A shake of the head. "Just a scratch. I'm waiting for my uncle."
"More than one scratch?" Yoon finds himself sitting down, at a respectful distance, beside the not-beggar.
A sigh, a nod. "More than one scratch."
"Can I ask your name?" (This is ministry, isn't it? The unknown. The blood. Reaching past it.)
"You could." This brings another smile. "Sang Pil. It's Sang Pil. And you are…Father Michael? All the chosen Latin names seem to be Michael."
It's Yoon turn to shake his head. "Mateo, he says. My given name is Yoon."

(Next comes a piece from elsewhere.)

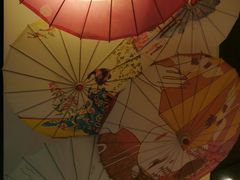 -佛山希尔顿酒店·融誉亚洲美食荟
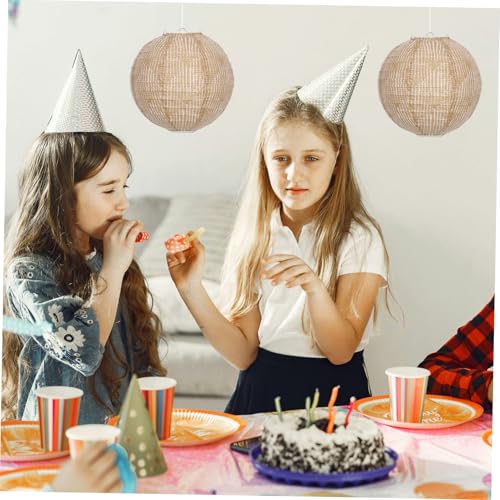 TOYANDONA 3z^VF[h ی^ y_gCgJo[ Rȃo[bvf ݂艺t@ubN^ OΉ p[e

Sang Pil considers this, and then says, "Since you're here, I have a question. A priest wouldn't answer it, but you might."
Yoon waits.
Sang Pil smirks all the way up to his eyebrows, as if he is hiding something. At least, Yoon knows he is probably hiding something because Yoon is hiding something, or hiding himself, a good deal of the time. Then Sang Pil asks, "Is your God a god of vengeance?"
.
When the black car has rolled up and rolled away, taking a cheerful Sang Pil with it, Yoon will reenter the church and tell Father Anselm that the beggar is gone. He will light the candles, say his prayers, and sleep as he always sleeps—which is to say, lightly, and with his ear turned to the door.

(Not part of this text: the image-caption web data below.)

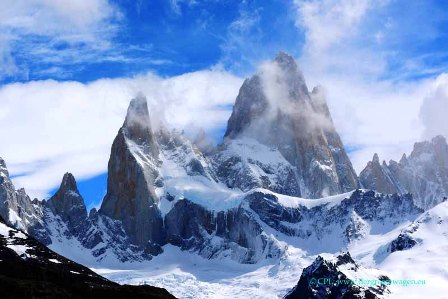 Fitz_Roy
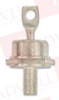 Diode - 38810304 - Radwell International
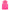 Dtc Wool Lined Quilted Life Vest Knockout Pink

He will never see Sang Pil again, will not follow him to Gisung or beyond.
Yoon's path is backwards, and forwards, and away.
(He will pray for him.)
.
"He isn't," is what Mateo (Yoon) answers. "Not anymore." And he thinks he means the gentling of salvation, the shift from Old Testament to New. But Sang Pil nods.
"Ah," he says. "So we go where he can't follow."
The chill that falls over Mateo is not out of fear of this stranger, but of fear for him. And maybe, a little for himself. "I don't think so," he says. "I don't believe that vengeance can bring anything back."